First is the highly overleveraged financial system something like an inverted pyramid, which is structurally unstable. Secondly, free financial markets and absence of regulations on the overleveraging by financial institutions. Thirdly, overconfidence of international financial institutions of nothing can go wrong.
The sub-prime borrowers only precipitated the crisis, acted as a trigger point, but it was, like said earlier, a crisis only waiting to happen.
Global Crisis and India
The global crisis took its toll on the US and Europe leading to a contraction of their output, but did not enter the recessionary phase, which is continuous contraction of output more than two quarters. However, the fears of recession haunted both the US and Europe. More than the contraction of output, a greater concern was the increasing pace of the unemployment.
India had a higher degree of financial integration than trade integration with capital inflows both in current as well as capital account more than 100 per cent of the GDP. Let us also accept a fact that US is too large an economy to be ignored for their adverse fallouts by any economy. Being the biggest economy is the biggest driver of integration and coupling of economies.
The crisis did impact India as well as other Asian economies such as China with a ‘slowdown in their growth but not contraction of output, in all these economies. The impact was there but less intense than that experienced by the US and European economies. As said previously, this was a financial sector crisis and the Indian financial system was less affected, given dominance of the public sector banks, which are less exposed to complex risk products, not overleveraged, fairly risk averse and not much exposure to international markets and products.
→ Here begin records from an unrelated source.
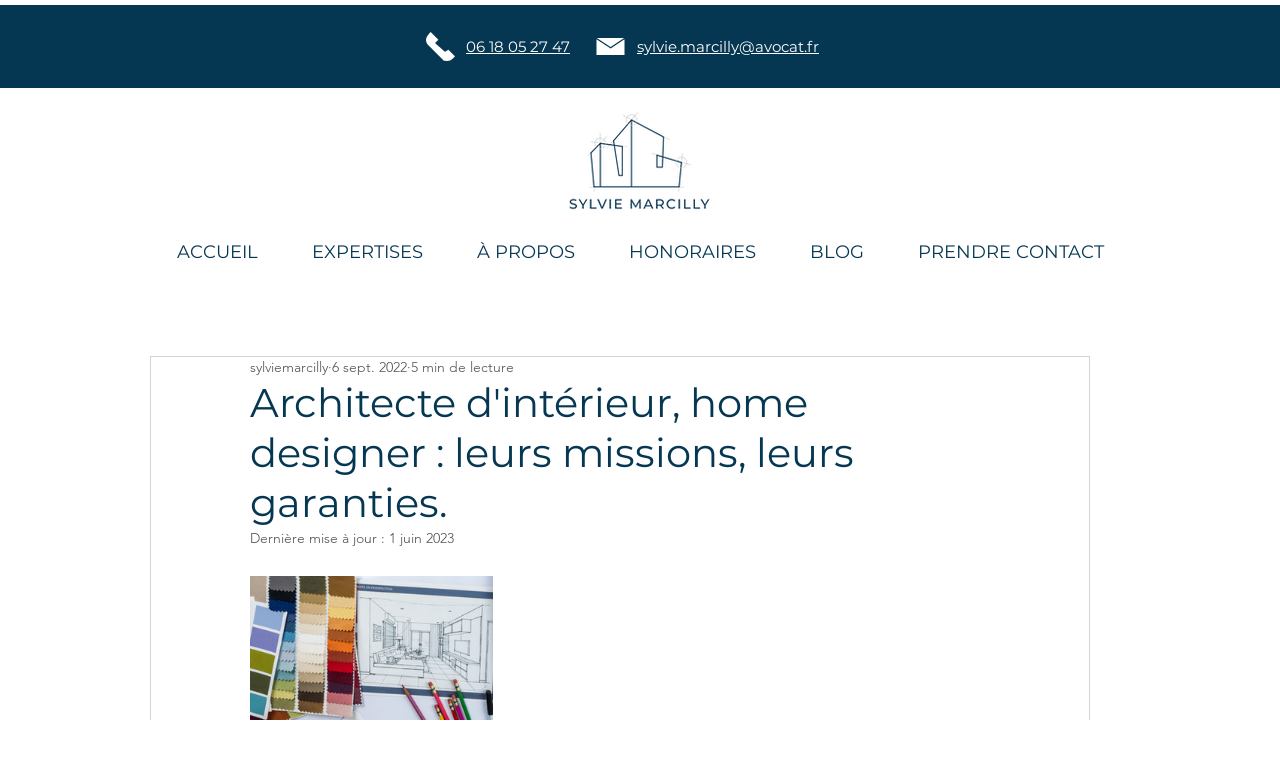

--- FILE ---
content_type: text/css; charset=utf-8
request_url: https://www.sylviemarcillyavocat.com/_serverless/pro-gallery-css-v4-server/layoutCss?ver=2&id=502gv-not-scoped&items=3507_4433_3325&container=526_740_323_720&options=gallerySizeType:px%7CenableInfiniteScroll:true%7CtitlePlacement:SHOW_ON_HOVER%7CgridStyle:1%7CimageMargin:5%7CgalleryLayout:2%7CisVertical:true%7CnumberOfImagesPerRow:3%7CgallerySizePx:300%7CcubeRatio:1%7CcubeType:fill%7CgalleryThumbnailsAlignment:none
body_size: -210
content:
#pro-gallery-502gv-not-scoped [data-hook="item-container"][data-idx="0"].gallery-item-container{opacity: 1 !important;display: block !important;transition: opacity .2s ease !important;top: 0px !important;left: 0px !important;right: auto !important;height: 243px !important;width: 243px !important;} #pro-gallery-502gv-not-scoped [data-hook="item-container"][data-idx="0"] .gallery-item-common-info-outer{height: 100% !important;} #pro-gallery-502gv-not-scoped [data-hook="item-container"][data-idx="0"] .gallery-item-common-info{height: 100% !important;width: 100% !important;} #pro-gallery-502gv-not-scoped [data-hook="item-container"][data-idx="0"] .gallery-item-wrapper{width: 243px !important;height: 243px !important;margin: 0 !important;} #pro-gallery-502gv-not-scoped [data-hook="item-container"][data-idx="0"] .gallery-item-content{width: 243px !important;height: 243px !important;margin: 0px 0px !important;opacity: 1 !important;} #pro-gallery-502gv-not-scoped [data-hook="item-container"][data-idx="0"] .gallery-item-hover{width: 243px !important;height: 243px !important;opacity: 1 !important;} #pro-gallery-502gv-not-scoped [data-hook="item-container"][data-idx="0"] .item-hover-flex-container{width: 243px !important;height: 243px !important;margin: 0px 0px !important;opacity: 1 !important;} #pro-gallery-502gv-not-scoped [data-hook="item-container"][data-idx="0"] .gallery-item-wrapper img{width: 100% !important;height: 100% !important;opacity: 1 !important;} #pro-gallery-502gv-not-scoped .pro-gallery-prerender{height:243px !important;}#pro-gallery-502gv-not-scoped {height:243px !important; width:740px !important;}#pro-gallery-502gv-not-scoped .pro-gallery-margin-container {height:243px !important;}#pro-gallery-502gv-not-scoped .pro-gallery {height:243px !important; width:740px !important;}#pro-gallery-502gv-not-scoped .pro-gallery-parent-container {height:243px !important; width:745px !important;}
What the crisis did to India was to push the domestic financial sector into a ‘cautious and wait and watch mode’, became averse to lending. It did impact some of the private and foreign banks in India but not to the same magnitude; as such exposures were limited and small in relation to their balance sheet size. This forced tightening of the liquidity by banks, self-imposed, in their own wisdom, dried up money with the industrial sector which in any case, had also gone in the cautious mode.
Both these resulted in build-up of inventories, longer production and repayment cycles and slowdown of industrial and overall growth of the Indian economy. It can be said the banking sector was on the verge of witnessing defaults and build-up of bad loan book, both which could have compounded the problem manifold and impact far greater.
The financial sector was fortunate to have a limited impact in the sense that no bank or any financial institution collapsed. However, it did dent exports, as for the first time, in over a decade or so, there was contraction of exports. But this contraction was not sufficient, to contract overall output, given the relative low share of exports to total output of the Indian economy.
So overall, the impact on India was that it put in the minds of people ‘fear and uncertainty’, resulting in a slowdown and definitely impacting exports for a short period of six months. The impact and fallout could have been greater and deeper both for the world economy and India, but for ‘timely’ and ‘collective’ government interventions both in India as well as other major economies of US, EU and Japan.